He is the chief communications officer at the Clinton Foundation. That's worth saying again: he is the chief communications officer at the Clinton Foundation. I wondered if this meant the Clinton family has Wikipedia under its thumb.
All this googling was being done early this year, around the time the NBC Brian Williams scandal was a big item. He had been caught exaggerating the danger he was in while visiting a world trouble spot.
I remembered that Hillary Clinton had been caught in a similar imbroglio over her 1996 visit to Bosnia, claiming to have exited her airplane amidst enemy fire. Years later, video emerged that proved her story to be as false as the Williams' story.
Hillary's fib is covered in a mere 40 words. That's just 4 percent the verbiage devoted to the Williams scandal. And the Clinton coverage seems to really gloss over Hillary's Bosnia fabrication. This Wikipedia entry has only one footnote. It's to a book published in 2010. There's no clickable link to any content. The footnote just gives the authors' names and the page numbers, not even the name of the book. So it's like a dead-end reference.
Then I postulated that the great difference in the fib coverage might be a result of the freshness of the Williams story, whereas Hillary's became news back around 2008. So I checked out another famous fib. It was that of Dan Rather's when he touted a false story about George W. Bush's questionable National Guard service. This was from 2004, older than Hillary's story. It got around 1,000 words in Wikipedia, just like the Williams story.
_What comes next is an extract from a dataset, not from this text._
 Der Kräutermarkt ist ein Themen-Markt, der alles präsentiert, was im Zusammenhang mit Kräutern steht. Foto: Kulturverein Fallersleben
So the short treatment of Hillary's fib seems to have nothing to do with how far back it was.
Certainly this is not an exhaustive examination of Wikipedia manipulation. But it sure looks suspicious. Do the Clintons hold sway over Wikipedia's content? Or is there some other explanation?
Wikipedia clearly seems to minimize an embarrassing transgression of Hillary's and to amplify fabricated defamatory allegations about Russia and its president. Isn't there anything that can be done about this kind of shenanigan?
Actually, there is something concrete you yourself can do about this troubling situation.
Anyone can become a Wikipedia editor. All you have to do is go to the Wikipedia site and create a free account. Then you will be able to edit existing content and add new material. If you see new information somewhere that is not covered in relevant Wikipedia articles, add it. If you see Wiki content that's wrong, change it.
Don't expect this kind of intervention will be a cakewalk, though. Wikipedia has self-appointed gatekeepers. They are people who are experts on Wikipedia's intricate and confusing rules for editing. And you should expect they will invoke that expertise to obstruct your efforts to introduce truth. One observer remarked, "I have a son who has made a particular correction on a subject in Wikipedia countless times. It is always immediately deleted and returned to the original lie." It seems to me those Wiki gatekeepers practice a kind of cyberbullying.
In October 2013, MIT's Technology Review magazine ran an article titled, "The Decline of Wikipedia." Among its conclusions: "Authoritative entries remain elusive."
The Wikipedia ideal is that a loose collective of well-intentioned editors will ultimately produce an outstanding encyclopedia. That's turned out to be a naive notion. It seems never to have contemplated that a loosely connected clique could use Wikipedia to distort the truth in serving their own ends. The result today is simply this: Wikipedia can't be trusted.